Rather than the fragmented approach offered by conversational AI, conversational intelligence, and agentic automation taken as separate items, CXO offers a single, cohesive operating model that combines insight, reasoning, and action, Jacobs explains.
CXO, he adds, entails the following processes:
- Conversational intelligence platforms become the real-time intelligence layer, continuously interpreting conversations and triggering the next right action.
- Conversational AI, copilots, and autonomous agents don’t exist on the side; instead, they are orchestrated as part of coordinated experience.
- Behavior is governed by shared policies, guardrails, and objectives.
- Experience and business metrics, including customer satisfaction, first-contact resolution, revenue per transaction, etc., are live optimization goals. The orchestration layer does not just report on these metrics, it actively steers toward them.
“CXO creates an intelligent layer where agents learn from every interaction, proactively plan next steps, and initiate complex workflows, driving unparalleled customer and business value,” Jacobs says.
CXO relies on a strong conversational intelligence layer to understand intent and context of interactions, then uses agentic AI to plan and act, closing the loop by measuring the impact on real outcomes.
Opus Research also identified the following companies as the top providers of conversational intelligence:
- CallMiner, which provides comprehensive, in-depth voice analytics and omnichannel coverage across diverse customer interaction channels. According to the report, CallMiner’s platform emphasizes strong compliance capabilities, meeting the regulatory and governance requirements of contact centers. The platform’s unified network manages and analyzes performance of human and AI agents.
- Cresta, whose platform focuses on real-time support through an autonomous AI agent architecture that prioritizes enterprise AI scalability, low-latency performance, and deep integration with contact center systems.
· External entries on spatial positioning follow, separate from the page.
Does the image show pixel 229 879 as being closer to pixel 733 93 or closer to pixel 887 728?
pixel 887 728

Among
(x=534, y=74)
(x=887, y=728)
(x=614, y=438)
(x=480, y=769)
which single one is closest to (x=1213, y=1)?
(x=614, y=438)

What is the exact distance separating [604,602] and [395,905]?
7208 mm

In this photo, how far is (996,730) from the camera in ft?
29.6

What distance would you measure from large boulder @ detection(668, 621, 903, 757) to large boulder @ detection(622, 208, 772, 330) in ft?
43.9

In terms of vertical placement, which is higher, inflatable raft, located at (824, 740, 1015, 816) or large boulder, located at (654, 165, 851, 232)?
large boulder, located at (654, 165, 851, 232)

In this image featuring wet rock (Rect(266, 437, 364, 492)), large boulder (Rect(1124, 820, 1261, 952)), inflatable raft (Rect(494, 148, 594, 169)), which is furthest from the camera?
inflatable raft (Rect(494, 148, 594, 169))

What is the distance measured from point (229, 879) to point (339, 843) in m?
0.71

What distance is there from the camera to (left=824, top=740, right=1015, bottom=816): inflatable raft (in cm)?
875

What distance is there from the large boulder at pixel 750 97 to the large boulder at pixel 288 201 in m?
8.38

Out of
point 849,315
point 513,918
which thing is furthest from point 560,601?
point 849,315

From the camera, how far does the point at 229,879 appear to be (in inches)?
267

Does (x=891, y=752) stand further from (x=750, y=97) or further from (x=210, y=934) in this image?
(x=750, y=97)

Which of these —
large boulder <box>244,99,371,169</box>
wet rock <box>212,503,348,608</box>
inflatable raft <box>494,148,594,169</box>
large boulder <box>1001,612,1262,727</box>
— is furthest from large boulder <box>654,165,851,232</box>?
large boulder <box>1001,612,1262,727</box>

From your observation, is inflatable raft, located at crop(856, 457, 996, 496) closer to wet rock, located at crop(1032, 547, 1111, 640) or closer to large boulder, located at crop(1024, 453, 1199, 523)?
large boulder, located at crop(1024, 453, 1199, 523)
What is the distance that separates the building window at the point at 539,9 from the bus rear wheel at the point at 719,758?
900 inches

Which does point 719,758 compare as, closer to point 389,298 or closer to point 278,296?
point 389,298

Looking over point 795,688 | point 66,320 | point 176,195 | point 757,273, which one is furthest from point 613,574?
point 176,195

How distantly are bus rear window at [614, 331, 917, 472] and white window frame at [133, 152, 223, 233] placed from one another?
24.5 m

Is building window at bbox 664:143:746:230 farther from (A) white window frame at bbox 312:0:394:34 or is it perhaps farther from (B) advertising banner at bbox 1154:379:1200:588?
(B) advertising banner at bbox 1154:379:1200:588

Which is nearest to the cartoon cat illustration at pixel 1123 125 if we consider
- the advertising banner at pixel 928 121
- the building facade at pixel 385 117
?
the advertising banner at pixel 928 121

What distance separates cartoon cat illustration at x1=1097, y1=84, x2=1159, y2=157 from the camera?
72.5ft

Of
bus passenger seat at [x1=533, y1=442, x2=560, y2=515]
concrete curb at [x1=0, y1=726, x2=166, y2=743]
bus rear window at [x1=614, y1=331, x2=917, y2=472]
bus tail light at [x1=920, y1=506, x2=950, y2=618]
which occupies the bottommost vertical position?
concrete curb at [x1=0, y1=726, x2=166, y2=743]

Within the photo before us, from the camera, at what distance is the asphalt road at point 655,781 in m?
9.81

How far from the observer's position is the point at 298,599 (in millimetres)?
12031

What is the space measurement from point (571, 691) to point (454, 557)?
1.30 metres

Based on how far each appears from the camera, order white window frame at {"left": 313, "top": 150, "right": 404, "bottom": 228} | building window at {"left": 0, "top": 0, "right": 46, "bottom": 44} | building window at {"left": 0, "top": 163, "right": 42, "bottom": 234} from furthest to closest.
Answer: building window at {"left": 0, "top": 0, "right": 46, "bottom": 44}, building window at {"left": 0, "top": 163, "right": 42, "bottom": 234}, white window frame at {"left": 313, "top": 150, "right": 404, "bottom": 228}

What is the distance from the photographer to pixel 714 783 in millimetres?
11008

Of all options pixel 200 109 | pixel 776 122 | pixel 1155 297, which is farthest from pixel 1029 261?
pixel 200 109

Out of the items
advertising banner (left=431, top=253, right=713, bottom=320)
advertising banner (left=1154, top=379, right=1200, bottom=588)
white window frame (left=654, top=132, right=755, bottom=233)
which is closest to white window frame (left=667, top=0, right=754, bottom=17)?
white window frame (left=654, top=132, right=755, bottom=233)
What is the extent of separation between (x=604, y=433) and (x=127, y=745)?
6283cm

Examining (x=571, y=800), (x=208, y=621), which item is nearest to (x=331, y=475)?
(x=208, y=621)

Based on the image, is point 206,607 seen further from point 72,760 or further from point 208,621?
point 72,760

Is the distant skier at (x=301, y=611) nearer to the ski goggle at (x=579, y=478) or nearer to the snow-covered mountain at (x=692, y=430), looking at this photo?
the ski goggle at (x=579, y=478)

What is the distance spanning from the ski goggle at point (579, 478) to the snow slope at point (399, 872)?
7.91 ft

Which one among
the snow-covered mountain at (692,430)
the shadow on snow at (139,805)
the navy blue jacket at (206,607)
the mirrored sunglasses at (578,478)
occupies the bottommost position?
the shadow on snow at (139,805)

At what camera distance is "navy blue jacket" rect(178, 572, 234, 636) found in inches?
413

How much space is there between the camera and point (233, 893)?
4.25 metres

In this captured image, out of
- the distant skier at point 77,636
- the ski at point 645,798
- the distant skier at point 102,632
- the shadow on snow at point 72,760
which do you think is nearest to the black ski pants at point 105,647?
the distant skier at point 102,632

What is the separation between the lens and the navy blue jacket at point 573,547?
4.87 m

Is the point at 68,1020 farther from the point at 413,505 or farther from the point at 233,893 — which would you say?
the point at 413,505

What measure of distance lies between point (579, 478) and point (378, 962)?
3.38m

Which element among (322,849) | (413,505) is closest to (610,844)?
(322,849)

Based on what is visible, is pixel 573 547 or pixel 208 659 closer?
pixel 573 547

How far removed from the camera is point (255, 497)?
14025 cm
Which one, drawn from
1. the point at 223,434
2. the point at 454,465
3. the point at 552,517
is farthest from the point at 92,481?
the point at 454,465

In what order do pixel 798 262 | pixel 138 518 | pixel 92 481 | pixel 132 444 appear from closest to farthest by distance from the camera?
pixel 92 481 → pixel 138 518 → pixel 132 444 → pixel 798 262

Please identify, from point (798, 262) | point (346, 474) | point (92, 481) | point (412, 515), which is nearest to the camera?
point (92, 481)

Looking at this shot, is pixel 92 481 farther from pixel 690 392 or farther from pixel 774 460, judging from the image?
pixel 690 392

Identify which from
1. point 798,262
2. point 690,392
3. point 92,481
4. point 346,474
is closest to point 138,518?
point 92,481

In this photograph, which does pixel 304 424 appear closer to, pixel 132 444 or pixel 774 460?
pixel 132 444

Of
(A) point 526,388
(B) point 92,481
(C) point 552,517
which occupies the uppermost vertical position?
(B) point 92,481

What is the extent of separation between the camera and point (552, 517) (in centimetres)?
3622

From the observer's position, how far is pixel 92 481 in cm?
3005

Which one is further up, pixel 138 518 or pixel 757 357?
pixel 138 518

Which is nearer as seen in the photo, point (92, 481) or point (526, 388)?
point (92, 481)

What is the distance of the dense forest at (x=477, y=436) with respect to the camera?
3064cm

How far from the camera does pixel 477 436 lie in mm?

The company’s unified AI platform and Opera, the company’s workflow engine, enable companies to create and customize AI workflows.
- Invoca, whose platform combines marketing, e-commerce, and contact center intelligence in a unified platform that emphasizes strong closed-loop attribution between conversations and revenue outcomes.
- NiCE, which, through its Cognigy acquisition, gained a technical architecture offering a sophisticated approach to conversational AI through domain-specific CX models based on extensive datasets. Its hybrid methodology balances AI capabilities with deterministic, rules-based controls to ensure reliability and governance.
- SESTEK, whose Knovvu platform uses tightly integrated proprietary automatic speech recognition and acoustic analysis with generative AI, using a multi-agent agentic AI framework. Its technology is designed to orchestrate autonomous AI-driven workflows and human-assisted processes.
- Verint, whose differentiation comes from the substantial scale of its data assets. The company provides breadth through its packaged automation bots and open platform architecture. This breadth enables organizations to deploy prebuilt solutions while also having the flexibility for customization.
“We’ve yet to truly see detailed business calculations and a clear, documented ROI in the use of genAI among customer care organizations,” the report says. “But this small data snapshot provides growing evidence that genAI-powered solutions are transforming how organizations analyze conversations and extract insights, driving both operational improvements and better customer experiences.”